# [Set task 1]
Please express the warehouse shelf scan listing below as a Markdown table with the columns Row and Line, one row per line and no blank lines, leaving the pictures out.
+++ Reading passage
# 11-14 grouper, 45# gag, snapper, trigger, golden tile



## sail7seas (Oct 2, 2007)

left out of orange beach at 6am with robert, billy, and dave. headed SSE about 30 miles and fished a couple spots between 200-225 feet. found the scamp right away and pulled up a couple triggers early too. the second area we fished was on fire and it was a grouper every drop. i picked up a 45 lb gag on a live pinfish. that fish was a beast coming to the surface. some nice slabs of meat came off that guy. we must have caught 10 red grouper that were just a little small or barely legal that we let go. picked up a couple snapper and a nice almaco that wore me out completely. robert brought some electric reels that we decided to try out. we are all new to that type of fishing so we decided to experiment with it. went to an area we thought might have fish and gave it a try. we dropped down a couple times and managed to get 3 golden tiles. we were happy to just to get one fish doing it. had to get back so we headed in with calming seas.
++++++
# [Set task 2]
Retype the grouper fishing report above in full, word for word.
+++ Listing
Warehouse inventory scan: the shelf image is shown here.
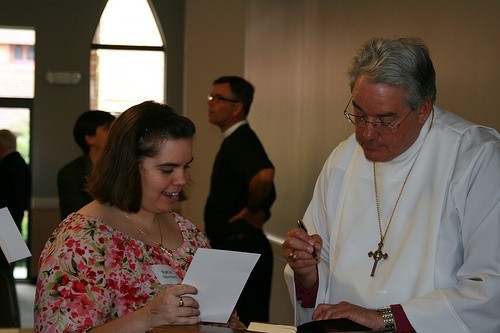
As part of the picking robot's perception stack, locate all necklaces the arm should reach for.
[125,211,173,258]
[367,107,435,277]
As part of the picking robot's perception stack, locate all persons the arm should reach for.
[282,37,500,333]
[0,128,30,330]
[32,100,247,333]
[203,75,277,328]
[57,110,117,223]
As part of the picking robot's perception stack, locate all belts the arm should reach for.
[211,232,249,241]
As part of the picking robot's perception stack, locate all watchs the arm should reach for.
[376,306,395,332]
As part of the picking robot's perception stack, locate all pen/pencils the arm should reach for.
[297,220,320,263]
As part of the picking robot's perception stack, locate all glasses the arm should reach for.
[207,95,240,103]
[343,95,414,135]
++++++
# [Task output 1]
| Row | Line |
|---|---|
| 1 | Warehouse inventory scan: the shelf image is shown here. |
| 2 | As part of the picking robot's perception stack, locate all necklaces the arm should reach for. |
| 3 | [125,211,173,258] |
| 4 | [367,107,435,277] |
| 5 | As part of the picking robot's perception stack, locate all persons the arm should reach for. |
| 6 | [282,37,500,333] |
| 7 | [0,128,30,330] |
| 8 | [32,100,247,333] |
| 9 | [203,75,277,328] |
| 10 | [57,110,117,223] |
| 11 | As part of the picking robot's perception stack, locate all belts the arm should reach for. |
| 12 | [211,232,249,241] |
| 13 | As part of the picking robot's perception stack, locate all watchs the arm should reach for. |
| 14 | [376,306,395,332] |
| 15 | As part of the picking robot's perception stack, locate all pen/pencils the arm should reach for. |
| 16 | [297,220,320,263] |
| 17 | As part of the picking robot's perception stack, locate all glasses the arm should reach for. |
| 18 | [207,95,240,103] |
| 19 | [343,95,414,135] |

# [Task output 2]
# 11-14 grouper, 45# gag, snapper, trigger, golden tile



## sail7seas (Oct 2, 2007)

left out of orange beach at 6am with robert, billy, and dave. headed SSE about 30 miles and fished a couple spots between 200-225 feet. found the scamp right away and pulled up a couple triggers early too. the second area we fished was on fire and it was a grouper every drop. i picked up a 45 lb gag on a live pinfish. that fish was a beast coming to the surface. some nice slabs of meat came off that guy. we must have caught 10 red grouper that were just a little small or barely legal that we let go. picked up a couple snapper and a nice almaco that wore me out completely. robert brought some electric reels that we decided to try out. we are all new to that type of fishing so we decided to experiment with it. went to an area we thought might have fish and gave it a try. we dropped down a couple times and managed to get 3 golden tiles. we were happy to just to get one fish doing it. had to get back so we headed in with calming seas.